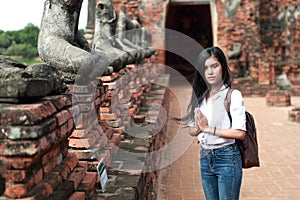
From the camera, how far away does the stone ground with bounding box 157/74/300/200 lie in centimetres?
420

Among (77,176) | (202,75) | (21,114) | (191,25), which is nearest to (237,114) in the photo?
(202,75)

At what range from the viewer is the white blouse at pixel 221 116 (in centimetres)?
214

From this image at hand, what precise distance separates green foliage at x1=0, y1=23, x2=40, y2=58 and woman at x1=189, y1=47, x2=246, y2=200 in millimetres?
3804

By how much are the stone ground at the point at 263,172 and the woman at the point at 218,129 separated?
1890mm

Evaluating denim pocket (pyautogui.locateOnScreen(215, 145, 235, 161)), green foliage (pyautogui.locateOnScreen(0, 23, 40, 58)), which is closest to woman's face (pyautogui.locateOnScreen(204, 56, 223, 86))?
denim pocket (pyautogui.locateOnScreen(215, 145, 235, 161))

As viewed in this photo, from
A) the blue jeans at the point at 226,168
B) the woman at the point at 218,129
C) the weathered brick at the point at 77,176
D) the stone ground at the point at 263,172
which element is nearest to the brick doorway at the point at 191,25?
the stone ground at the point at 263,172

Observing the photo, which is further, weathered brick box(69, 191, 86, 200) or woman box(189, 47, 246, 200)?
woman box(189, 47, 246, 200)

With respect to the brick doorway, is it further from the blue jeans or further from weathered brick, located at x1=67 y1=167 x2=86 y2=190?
------------------------------------------------
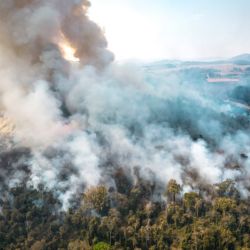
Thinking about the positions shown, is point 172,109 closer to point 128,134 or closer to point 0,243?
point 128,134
------------------------------------------------
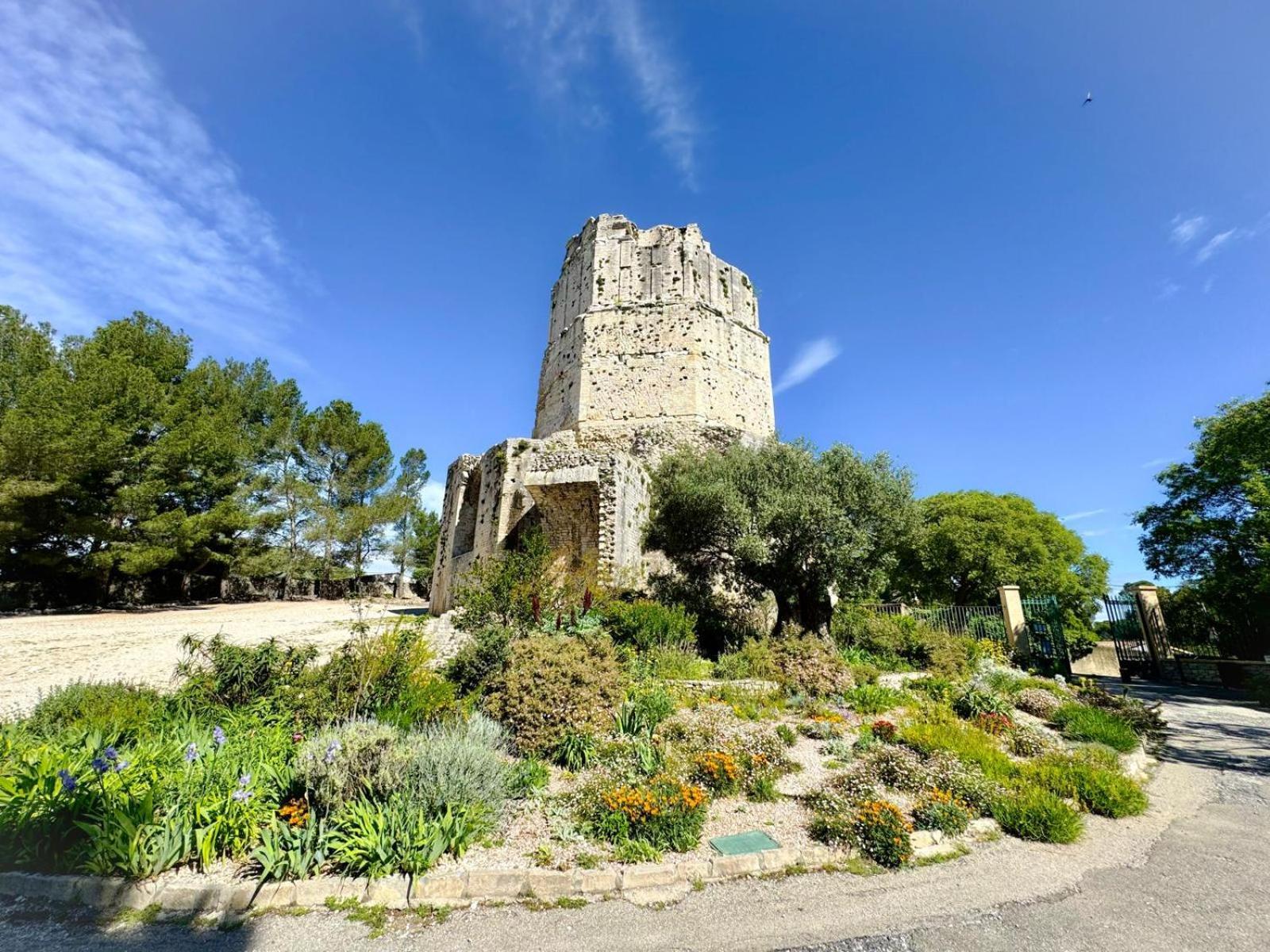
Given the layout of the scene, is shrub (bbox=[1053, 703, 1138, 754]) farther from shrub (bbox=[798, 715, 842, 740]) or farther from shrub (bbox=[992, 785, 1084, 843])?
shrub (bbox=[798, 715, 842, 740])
------------------------------------------------
■ EXERCISE GOAL: Which lines of the listing above contain the string "bbox", with uppercase and lowercase counting as different? Copy out each such line.

■ RESULT OF THIS EXERCISE:
Given the layout of the scene, is shrub (bbox=[1053, 703, 1138, 754]) farther from shrub (bbox=[798, 715, 842, 740]) or farther from shrub (bbox=[992, 785, 1084, 843])?
shrub (bbox=[798, 715, 842, 740])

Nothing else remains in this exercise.